Législatives : à Paris, un candidat en fauteuil à la conquête d'un siège à l'Assemblée

Ryadh Sallem en campagne.
Ryadh Sallem en campagne. (Jérôme Jadot)

Ryadh Sallem, membre de l’équipe de France paralympique, entrepreneur social et militant associatif, se présente aux élections législatives pour la dixième circonscription de Paris sous l'étiquette PS.

Sera-t-il le premier député en fauteuil roulant à l'Assemblée nationale ?
Ryadh Sallem se présente dans la dixième circonscription de Paris (13e et 14e arrondissements). Son équipe met en avant son CV de grand sportif : un record mondial en natation, trois titres européens en basket-fauteuil et toujours membre, à 46 ans, de l'équipe de France de rugby-fauteuil. Il a participé à cinq reprises aux Jeux paralympiques avec l'équipe de France. "C'est un monsieur qui, comme vous le voyez, est né lourdement handicapé. Il est né sans jambes et pratiquement sans bras. Mais ça ne l'empêche pas de se bagarrer. C'est un battant ce monsieur", raconte l'un des militants de Ryadh Sallem. 

C'est un monsieur qui nous donne de l'espoirUn militant socialiste qui soutient Ryadh Sallem à franceinfo

Le candidat commence à être reconnu dans la rue. Yacine, lui aussi en fauteuil, l'apostrophe : "On ne voit pas beaucoup de personnes avec un handicap à l'Assemblée ou dans ce genre de milieu. Je trouve que c'est important. Avec des dreadlocks en plus !"

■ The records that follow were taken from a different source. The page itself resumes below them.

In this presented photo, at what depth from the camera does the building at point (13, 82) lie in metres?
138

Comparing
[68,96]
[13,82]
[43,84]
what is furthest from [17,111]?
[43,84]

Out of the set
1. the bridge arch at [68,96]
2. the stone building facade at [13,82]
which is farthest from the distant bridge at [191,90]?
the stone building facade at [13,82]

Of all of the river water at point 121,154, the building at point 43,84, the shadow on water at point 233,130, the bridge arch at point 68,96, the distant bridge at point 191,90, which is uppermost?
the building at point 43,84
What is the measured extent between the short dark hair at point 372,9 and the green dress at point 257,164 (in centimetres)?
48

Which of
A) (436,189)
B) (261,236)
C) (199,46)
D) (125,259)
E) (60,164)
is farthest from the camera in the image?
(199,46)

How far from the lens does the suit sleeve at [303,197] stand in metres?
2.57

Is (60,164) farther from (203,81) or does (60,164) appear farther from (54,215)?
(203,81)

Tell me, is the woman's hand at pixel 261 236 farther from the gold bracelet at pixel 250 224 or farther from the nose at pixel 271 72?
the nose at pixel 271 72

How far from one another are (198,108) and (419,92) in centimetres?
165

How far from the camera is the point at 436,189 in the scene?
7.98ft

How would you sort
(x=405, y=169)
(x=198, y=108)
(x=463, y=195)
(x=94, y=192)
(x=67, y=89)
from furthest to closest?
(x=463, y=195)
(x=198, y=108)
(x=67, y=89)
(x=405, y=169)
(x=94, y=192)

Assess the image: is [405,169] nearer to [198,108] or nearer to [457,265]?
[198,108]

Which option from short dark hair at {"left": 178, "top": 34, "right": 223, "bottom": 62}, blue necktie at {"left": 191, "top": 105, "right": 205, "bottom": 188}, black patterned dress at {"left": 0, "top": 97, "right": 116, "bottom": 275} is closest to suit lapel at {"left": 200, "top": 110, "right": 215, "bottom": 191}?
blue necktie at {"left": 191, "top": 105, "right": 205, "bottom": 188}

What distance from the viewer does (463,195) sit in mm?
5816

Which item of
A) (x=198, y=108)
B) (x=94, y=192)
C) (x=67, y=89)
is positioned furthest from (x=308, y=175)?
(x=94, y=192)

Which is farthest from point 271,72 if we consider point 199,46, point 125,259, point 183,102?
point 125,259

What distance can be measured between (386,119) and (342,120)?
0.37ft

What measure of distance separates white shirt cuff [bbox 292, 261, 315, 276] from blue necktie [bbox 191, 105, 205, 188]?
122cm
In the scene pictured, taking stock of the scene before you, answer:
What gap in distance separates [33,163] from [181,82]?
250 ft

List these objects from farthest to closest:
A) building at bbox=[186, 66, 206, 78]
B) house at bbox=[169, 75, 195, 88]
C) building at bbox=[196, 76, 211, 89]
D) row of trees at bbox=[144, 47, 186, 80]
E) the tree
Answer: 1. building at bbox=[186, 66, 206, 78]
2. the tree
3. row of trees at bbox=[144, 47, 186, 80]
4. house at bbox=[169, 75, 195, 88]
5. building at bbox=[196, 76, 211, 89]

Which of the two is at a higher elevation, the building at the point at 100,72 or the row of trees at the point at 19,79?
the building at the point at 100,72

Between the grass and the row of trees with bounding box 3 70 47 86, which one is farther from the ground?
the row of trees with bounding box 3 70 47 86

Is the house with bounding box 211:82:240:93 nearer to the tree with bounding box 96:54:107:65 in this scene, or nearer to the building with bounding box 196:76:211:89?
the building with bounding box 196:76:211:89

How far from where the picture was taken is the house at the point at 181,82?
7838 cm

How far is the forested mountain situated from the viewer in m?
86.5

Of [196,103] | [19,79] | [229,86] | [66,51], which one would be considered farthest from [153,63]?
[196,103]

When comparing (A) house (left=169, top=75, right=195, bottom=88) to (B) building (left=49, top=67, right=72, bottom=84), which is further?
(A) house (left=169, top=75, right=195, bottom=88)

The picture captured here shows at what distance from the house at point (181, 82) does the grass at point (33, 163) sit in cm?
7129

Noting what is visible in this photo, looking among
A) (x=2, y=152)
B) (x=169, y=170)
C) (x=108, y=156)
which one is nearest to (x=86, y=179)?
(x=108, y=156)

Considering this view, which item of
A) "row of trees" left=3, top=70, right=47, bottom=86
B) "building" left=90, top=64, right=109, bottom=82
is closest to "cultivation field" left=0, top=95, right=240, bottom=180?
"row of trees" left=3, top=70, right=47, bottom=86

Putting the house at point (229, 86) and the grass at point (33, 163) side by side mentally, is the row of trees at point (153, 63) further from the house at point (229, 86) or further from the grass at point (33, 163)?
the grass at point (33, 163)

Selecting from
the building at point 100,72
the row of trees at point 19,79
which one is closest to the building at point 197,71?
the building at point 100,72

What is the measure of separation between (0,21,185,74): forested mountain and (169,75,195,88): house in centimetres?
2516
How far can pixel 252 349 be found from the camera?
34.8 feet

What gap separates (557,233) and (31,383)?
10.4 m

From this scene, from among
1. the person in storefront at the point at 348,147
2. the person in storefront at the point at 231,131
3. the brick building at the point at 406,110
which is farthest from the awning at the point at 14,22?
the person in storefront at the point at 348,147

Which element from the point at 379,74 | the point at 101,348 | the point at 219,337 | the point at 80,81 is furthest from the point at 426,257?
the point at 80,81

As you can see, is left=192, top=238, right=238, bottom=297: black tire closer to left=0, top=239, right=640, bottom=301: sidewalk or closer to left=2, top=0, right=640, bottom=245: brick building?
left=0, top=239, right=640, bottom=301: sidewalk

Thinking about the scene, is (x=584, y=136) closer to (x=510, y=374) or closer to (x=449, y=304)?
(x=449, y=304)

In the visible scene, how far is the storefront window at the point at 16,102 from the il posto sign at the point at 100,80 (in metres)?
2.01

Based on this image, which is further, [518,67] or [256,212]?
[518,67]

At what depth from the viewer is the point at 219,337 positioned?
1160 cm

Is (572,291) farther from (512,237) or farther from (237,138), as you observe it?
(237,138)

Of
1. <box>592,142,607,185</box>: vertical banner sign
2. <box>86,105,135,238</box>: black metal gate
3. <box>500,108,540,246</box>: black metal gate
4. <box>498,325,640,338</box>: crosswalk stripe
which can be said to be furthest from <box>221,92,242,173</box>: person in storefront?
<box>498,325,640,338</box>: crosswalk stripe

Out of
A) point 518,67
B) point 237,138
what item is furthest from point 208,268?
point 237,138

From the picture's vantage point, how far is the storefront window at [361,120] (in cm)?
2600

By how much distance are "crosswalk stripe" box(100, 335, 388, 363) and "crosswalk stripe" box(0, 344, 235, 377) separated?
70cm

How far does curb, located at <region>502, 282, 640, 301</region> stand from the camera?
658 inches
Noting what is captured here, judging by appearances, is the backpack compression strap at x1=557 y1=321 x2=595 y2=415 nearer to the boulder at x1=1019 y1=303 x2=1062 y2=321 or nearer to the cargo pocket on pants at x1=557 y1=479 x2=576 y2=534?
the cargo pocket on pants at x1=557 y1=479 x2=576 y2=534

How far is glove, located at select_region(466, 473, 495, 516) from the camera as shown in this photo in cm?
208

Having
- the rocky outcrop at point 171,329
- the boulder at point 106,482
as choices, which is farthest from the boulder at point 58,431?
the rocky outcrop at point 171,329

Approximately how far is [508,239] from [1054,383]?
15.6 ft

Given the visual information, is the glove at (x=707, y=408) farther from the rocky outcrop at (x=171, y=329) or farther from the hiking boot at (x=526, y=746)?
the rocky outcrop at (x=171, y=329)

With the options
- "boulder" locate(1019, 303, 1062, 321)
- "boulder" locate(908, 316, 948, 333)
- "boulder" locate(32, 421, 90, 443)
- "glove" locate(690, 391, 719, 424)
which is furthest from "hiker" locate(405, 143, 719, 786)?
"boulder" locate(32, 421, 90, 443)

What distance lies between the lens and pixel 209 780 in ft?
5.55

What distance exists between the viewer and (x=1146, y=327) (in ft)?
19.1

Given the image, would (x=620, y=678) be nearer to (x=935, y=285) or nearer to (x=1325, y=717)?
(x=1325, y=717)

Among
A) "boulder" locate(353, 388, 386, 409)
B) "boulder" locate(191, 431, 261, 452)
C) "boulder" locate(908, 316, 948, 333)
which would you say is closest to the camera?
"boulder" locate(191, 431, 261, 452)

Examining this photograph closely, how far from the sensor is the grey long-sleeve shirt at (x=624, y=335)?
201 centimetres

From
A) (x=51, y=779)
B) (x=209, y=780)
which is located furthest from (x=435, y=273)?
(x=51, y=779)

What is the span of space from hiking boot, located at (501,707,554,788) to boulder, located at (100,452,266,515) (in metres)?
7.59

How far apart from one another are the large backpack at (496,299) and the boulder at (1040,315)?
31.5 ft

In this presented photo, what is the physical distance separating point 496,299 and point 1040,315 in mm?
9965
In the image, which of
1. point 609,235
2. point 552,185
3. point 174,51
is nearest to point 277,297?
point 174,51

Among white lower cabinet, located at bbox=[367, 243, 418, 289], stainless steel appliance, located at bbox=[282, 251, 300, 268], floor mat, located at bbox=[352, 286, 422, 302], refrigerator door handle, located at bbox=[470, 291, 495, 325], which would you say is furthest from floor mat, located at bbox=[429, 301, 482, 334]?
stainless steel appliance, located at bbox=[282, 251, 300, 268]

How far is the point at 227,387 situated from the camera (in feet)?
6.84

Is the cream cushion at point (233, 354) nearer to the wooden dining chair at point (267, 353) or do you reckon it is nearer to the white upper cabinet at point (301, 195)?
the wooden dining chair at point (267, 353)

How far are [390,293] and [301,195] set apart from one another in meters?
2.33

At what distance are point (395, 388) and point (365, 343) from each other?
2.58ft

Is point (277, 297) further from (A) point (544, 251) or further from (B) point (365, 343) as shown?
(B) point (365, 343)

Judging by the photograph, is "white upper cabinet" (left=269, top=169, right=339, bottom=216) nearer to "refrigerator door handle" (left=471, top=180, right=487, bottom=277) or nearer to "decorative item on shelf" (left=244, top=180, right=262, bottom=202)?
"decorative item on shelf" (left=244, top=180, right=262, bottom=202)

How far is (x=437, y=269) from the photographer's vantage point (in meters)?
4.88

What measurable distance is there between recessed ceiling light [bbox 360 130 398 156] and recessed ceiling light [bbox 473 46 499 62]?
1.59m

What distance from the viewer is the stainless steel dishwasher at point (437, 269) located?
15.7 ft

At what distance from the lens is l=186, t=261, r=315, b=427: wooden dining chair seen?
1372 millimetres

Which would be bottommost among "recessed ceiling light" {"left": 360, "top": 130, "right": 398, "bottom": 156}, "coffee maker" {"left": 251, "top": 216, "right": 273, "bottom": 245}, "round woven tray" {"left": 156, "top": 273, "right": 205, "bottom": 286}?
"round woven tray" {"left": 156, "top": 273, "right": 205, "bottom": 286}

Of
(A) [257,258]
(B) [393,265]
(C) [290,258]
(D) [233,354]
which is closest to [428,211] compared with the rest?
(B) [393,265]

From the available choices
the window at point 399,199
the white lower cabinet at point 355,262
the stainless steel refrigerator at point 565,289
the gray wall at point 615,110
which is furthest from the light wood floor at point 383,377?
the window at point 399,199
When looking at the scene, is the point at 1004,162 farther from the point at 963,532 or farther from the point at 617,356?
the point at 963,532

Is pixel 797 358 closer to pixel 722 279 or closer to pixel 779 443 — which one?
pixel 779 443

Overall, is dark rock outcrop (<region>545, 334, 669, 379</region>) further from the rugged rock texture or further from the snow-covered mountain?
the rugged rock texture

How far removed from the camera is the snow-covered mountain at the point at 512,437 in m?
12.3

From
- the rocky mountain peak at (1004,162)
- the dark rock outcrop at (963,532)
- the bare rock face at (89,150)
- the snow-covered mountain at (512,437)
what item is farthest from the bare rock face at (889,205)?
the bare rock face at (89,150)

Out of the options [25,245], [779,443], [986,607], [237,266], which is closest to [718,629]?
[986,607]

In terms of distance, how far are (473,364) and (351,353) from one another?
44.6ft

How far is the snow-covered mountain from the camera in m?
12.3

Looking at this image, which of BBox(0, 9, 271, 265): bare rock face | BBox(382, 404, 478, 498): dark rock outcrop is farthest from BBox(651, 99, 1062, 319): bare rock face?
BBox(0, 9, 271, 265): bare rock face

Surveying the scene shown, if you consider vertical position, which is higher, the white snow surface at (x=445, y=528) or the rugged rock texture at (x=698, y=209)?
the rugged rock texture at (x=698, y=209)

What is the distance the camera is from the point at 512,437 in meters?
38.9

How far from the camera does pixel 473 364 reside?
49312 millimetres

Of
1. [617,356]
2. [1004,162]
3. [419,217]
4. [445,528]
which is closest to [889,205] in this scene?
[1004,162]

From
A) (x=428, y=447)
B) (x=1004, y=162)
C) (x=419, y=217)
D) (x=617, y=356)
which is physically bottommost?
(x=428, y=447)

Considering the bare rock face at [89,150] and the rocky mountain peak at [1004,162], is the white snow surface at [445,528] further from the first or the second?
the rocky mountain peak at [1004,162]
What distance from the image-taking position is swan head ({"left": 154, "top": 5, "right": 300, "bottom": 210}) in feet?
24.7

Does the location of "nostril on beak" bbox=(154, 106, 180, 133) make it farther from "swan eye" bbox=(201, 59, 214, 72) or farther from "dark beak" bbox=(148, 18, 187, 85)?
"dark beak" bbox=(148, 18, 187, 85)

L'hémicycle où siègent les députés n'est pas encore accessible aux fauteuils. "On est une structure qui vote des lois, et qui va être obligée de s'appliquer cette loi à elle-même" affirme Ryadh Sallem.

Parmi les thèmes que le sportif voudrait porter, il y a bien-sûr le handicap, mais aussi la jeunesse et l'environnement. Il compte ainsi s'appuyer sur son expérience de militant associatif et d'entrepreneur car Ryadh Sallem dirige une société de production audiovisuelle. 

Pourquoi s'engager auprès du Parti socialiste ? 

Ryadh Sallem est issu de la société civile et n'a pas d'expérience en politique. Pourquoi ne pas avoir rejoint le mouvement En Marche !? "Je suis candidat en route, désolé !" sourit le sportif.  "J'aime beaucoup ce qu'a amené cette dynamique, d'ouvrir la société civile à la politique. Donc oui, j'aurais pu être En Marche !, mais là, c'est avec le Parti socialiste que je m'engage."

Avant d'être appelé par Anne Hidalgo, la maire de Paris, Ryadh Sallem avait pourtant aussi été sollicité par le mouvement d'Emmanuel Macron. Mais il ne voulait pas, dit-il, s'engager à voter toutes les lois, il le fera au cas par cas. "En réalité, quand on regarde dans l'absolu, je suis le candidat du renouveau, et d'autres non !"

La députée sortante dans le viseur 

Dans l'oeil du viseur de Ryadh Sallem : Anne-Christine Lang, député PS sortante de la circonscription voisine, mais investie dans la dixième par La République En marche et qui ne compte pas partager l'étiquette. "Il ne suffit pas d'être tout nouveau en politique pour être En Marche. Il est manifestement soutenu par Anne Hidalgo, qui n'a pas caché son opposition, parfois très vive, avec Emmanuel Macron" déclare Anne-Christine Lang.

Ce soutien du PS ne sera pas forcément un grand atout dans des arrondissements où Benoît Hamon n'a recueilli que 12% des suffrages au premier tour de la présidentielle, trois fois moins qu'Emmanuel Macron. "Mais les handicaps, je connais ça depuis que je suis tout petit" s'amuse Ryadh Sallem.